### Article

Peter Shelton

To bivy, or not to bivy, that is the question.

Posted in Personal History, Ski history, Watch columns by pshelton on January 19, 2012

It was probably about this time of year, in 1978 or 1979, when Davey O’Brien, late of Olympic Sports, proposed a ski tour to Dunton hot springs.

Davey was one of Olympic’s ski equipment gurus back when the shop was next door to the Floradora Saloon, back before the United States Olympic Committee, citing copyright infringement, made them change their name.

Davey had a heart condition. His grandfather and father had both died young. We were about the same age, 30 give or take. He didn’t talk about it much, but he felt even then he was living on borrowed time. He loved to ski. And he loved the latest ski gear and snow camping and pushing himself on new adventures.

So, he got a posse together, four of us, and planned a tour from Woods Lake, south of Fall Creek, up over the shoulder of Wilson Peak and down the West Dolores River from near its headwaters to Dunton, which in those days was closer to its mining ghost-town past than to the “rustic luxury” resort it has since become. It did have hot springs, and a bar, and it sounded like the perfect end point for a mildly strenuous two-day tour.

I was new to Telluride, having arrived in the summer of 1976. I’d never been to Dunton. Jerry Greene, who’d fired up Baked in Telluride a couple of years previous, was also along. (It was always good to have the bagel man along.) And the fourth was the new doctor in town, whose name escapes me, perhaps because he didn’t stick around very long.

He was young and fit, and had all the best skis and boots and parkas and stuff, and he wanted to come, so Davey said sure. Davey said there was an abandoned cabin on the Woods Lake side of the divide where we’d spend the night. No need to bring a tent or anything; there’d be a roof over our heads. And sure enough, after an afternoon’s slog we found it right about treeline – grayed logs sagging back to the earth, and the whole thing missing enough teeth to allow the interior to fill with snow. That was OK. We tamped out flat spots for our pads and sleeping bags (Davey was the only one who brought a weatherproof bivouac sack in which to zip his bag) and spent a quiet, if cold, night watching the earth spin – stars appearing and then vanishing in the inky slits between roof boards.

######

◆ What you have to do
Copy the Peter Shelton ski tour column word for word.

### Entries provided

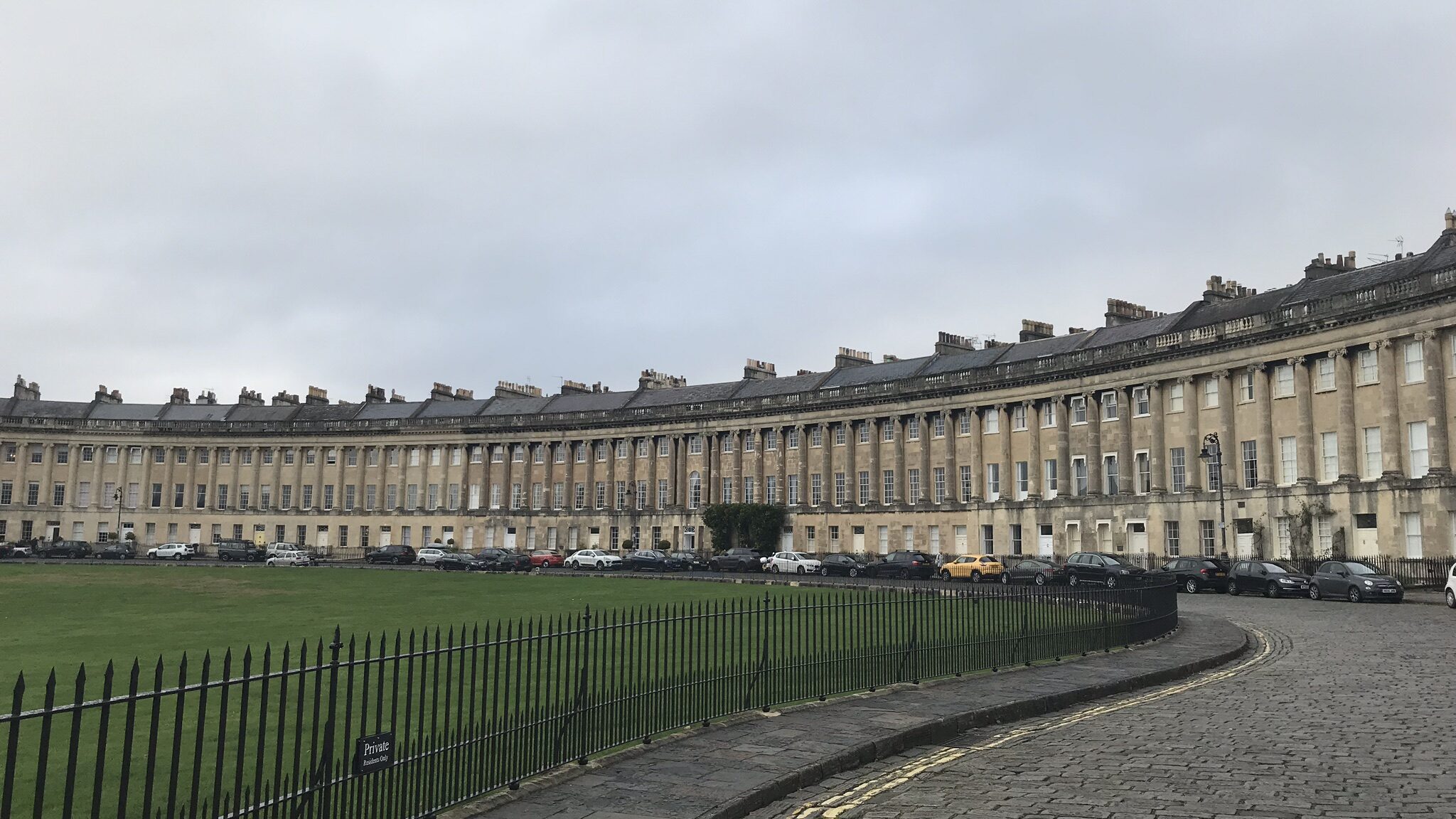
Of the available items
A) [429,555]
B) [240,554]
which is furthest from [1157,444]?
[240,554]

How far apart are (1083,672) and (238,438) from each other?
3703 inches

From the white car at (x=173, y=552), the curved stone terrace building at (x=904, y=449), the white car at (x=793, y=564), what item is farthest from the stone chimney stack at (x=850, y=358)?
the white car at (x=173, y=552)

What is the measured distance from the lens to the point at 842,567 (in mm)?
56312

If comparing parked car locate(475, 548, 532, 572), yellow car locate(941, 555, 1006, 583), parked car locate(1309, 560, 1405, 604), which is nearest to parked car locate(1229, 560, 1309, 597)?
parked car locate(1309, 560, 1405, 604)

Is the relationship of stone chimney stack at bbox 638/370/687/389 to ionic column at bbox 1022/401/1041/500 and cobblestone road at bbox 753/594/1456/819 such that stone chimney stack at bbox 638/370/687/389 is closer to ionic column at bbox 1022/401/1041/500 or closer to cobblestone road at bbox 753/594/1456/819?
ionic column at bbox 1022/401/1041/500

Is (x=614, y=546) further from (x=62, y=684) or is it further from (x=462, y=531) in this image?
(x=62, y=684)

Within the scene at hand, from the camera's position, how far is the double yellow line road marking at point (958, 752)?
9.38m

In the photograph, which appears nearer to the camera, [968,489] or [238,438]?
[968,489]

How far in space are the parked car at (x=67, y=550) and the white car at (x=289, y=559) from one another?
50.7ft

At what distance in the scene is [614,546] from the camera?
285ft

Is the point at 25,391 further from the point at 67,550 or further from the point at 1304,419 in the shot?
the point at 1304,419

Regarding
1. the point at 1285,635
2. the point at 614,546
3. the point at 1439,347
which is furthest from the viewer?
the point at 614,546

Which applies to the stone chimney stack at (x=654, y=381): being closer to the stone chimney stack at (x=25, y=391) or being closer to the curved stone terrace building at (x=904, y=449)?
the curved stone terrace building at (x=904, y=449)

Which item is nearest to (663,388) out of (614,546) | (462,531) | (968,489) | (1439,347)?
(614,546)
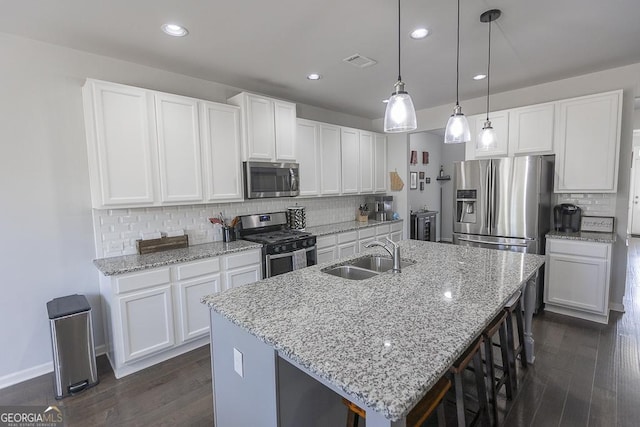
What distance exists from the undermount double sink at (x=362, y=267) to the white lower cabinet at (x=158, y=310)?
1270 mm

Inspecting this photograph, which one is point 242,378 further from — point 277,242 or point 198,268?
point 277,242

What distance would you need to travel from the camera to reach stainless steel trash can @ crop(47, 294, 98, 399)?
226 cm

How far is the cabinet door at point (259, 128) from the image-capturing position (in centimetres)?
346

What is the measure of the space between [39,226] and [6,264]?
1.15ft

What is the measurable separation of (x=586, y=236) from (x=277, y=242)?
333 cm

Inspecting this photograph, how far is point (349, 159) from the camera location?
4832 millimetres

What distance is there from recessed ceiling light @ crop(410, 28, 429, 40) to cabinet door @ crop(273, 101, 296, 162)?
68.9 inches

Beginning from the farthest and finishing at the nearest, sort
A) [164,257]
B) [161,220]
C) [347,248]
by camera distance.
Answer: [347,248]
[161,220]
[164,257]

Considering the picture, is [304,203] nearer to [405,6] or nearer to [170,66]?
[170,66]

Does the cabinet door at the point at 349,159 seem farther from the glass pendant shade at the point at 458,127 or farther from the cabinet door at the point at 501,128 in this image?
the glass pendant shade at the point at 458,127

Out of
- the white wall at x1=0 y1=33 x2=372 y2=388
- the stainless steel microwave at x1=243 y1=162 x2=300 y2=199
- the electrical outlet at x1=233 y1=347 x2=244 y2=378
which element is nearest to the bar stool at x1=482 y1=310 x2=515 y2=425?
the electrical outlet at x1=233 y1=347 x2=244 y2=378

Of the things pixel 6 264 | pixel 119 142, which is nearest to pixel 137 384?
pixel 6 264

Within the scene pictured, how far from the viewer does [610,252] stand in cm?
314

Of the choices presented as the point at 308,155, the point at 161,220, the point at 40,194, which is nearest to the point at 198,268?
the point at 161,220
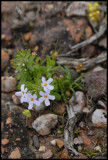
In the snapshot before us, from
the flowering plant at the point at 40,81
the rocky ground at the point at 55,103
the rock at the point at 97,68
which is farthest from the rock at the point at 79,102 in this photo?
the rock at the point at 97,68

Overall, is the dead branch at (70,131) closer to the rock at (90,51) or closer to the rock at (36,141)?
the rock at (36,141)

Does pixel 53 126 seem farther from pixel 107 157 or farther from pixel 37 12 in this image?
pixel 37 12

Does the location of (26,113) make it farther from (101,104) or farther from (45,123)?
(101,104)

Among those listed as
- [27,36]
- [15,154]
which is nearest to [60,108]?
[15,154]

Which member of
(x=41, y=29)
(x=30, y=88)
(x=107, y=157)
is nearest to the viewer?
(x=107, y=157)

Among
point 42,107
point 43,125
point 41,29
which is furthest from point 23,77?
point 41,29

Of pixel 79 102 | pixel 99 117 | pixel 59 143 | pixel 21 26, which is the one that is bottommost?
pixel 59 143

######

◆ The answer
Peter Shelton

To bivy, or not to bivy, that is the question.

Posted in Personal History, Ski history, Watch columns by pshelton on January 19, 2012

It was probably about this time of year, in 1978 or 1979, when Davey O’Brien, late of Olympic Sports, proposed a ski tour to Dunton hot springs.

Davey was one of Olympic’s ski equipment gurus back when the shop was next door to the Floradora Saloon, back before the United States Olympic Committee, citing copyright infringement, made them change their name.

Davey had a heart condition. His grandfather and father had both died young. We were about the same age, 30 give or take. He didn’t talk about it much, but he felt even then he was living on borrowed time. He loved to ski. And he loved the latest ski gear and snow camping and pushing himself on new adventures.

So, he got a posse together, four of us, and planned a tour from Woods Lake, south of Fall Creek, up over the shoulder of Wilson Peak and down the West Dolores River from near its headwaters to Dunton, which in those days was closer to its mining ghost-town past than to the “rustic luxury” resort it has since become. It did have hot springs, and a bar, and it sounded like the perfect end point for a mildly strenuous two-day tour.

I was new to Telluride, having arrived in the summer of 1976. I’d never been to Dunton. Jerry Greene, who’d fired up Baked in Telluride a couple of years previous, was also along. (It was always good to have the bagel man along.) And the fourth was the new doctor in town, whose name escapes me, perhaps because he didn’t stick around very long.

He was young and fit, and had all the best skis and boots and parkas and stuff, and he wanted to come, so Davey said sure. Davey said there was an abandoned cabin on the Woods Lake side of the divide where we’d spend the night. No need to bring a tent or anything; there’d be a roof over our heads. And sure enough, after an afternoon’s slog we found it right about treeline – grayed logs sagging back to the earth, and the whole thing missing enough teeth to allow the interior to fill with snow. That was OK. We tamped out flat spots for our pads and sleeping bags (Davey was the only one who brought a weatherproof bivouac sack in which to zip his bag) and spent a quiet, if cold, night watching the earth spin – stars appearing and then vanishing in the inky slits between roof boards.